Saved entries:
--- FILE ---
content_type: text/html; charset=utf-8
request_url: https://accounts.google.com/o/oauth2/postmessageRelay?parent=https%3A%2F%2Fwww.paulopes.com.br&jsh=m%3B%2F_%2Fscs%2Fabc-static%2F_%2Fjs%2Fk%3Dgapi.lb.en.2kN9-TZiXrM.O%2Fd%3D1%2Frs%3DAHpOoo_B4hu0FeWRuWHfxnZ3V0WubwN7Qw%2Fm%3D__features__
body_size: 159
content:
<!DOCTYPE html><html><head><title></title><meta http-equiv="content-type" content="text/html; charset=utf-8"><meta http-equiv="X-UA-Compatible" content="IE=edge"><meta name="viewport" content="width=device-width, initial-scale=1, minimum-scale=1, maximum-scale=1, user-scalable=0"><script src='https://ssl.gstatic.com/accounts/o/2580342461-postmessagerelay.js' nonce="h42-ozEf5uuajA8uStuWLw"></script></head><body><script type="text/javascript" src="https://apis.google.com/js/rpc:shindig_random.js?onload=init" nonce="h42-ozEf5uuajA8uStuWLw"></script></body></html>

* _Work instruction_:
Go through the records above and copy each line exactly.

* _Task answer_:
--- FILE ---
content_type: text/html; charset=utf-8
request_url: https://accounts.google.com/o/oauth2/postmessageRelay?parent=https%3A%2F%2Fwww.paulopes.com.br&jsh=m%3B%2F_%2Fscs%2Fabc-static%2F_%2Fjs%2Fk%3Dgapi.lb.en.2kN9-TZiXrM.O%2Fd%3D1%2Frs%3DAHpOoo_B4hu0FeWRuWHfxnZ3V0WubwN7Qw%2Fm%3D__features__
body_size: 159
content:
<!DOCTYPE html><html><head><title></title><meta http-equiv="content-type" content="text/html; charset=utf-8"><meta http-equiv="X-UA-Compatible" content="IE=edge"><meta name="viewport" content="width=device-width, initial-scale=1, minimum-scale=1, maximum-scale=1, user-scalable=0"><script src='https://ssl.gstatic.com/accounts/o/2580342461-postmessagerelay.js' nonce="h42-ozEf5uuajA8uStuWLw"></script></head><body><script type="text/javascript" src="https://apis.google.com/js/rpc:shindig_random.js?onload=init" nonce="h42-ozEf5uuajA8uStuWLw"></script></body></html>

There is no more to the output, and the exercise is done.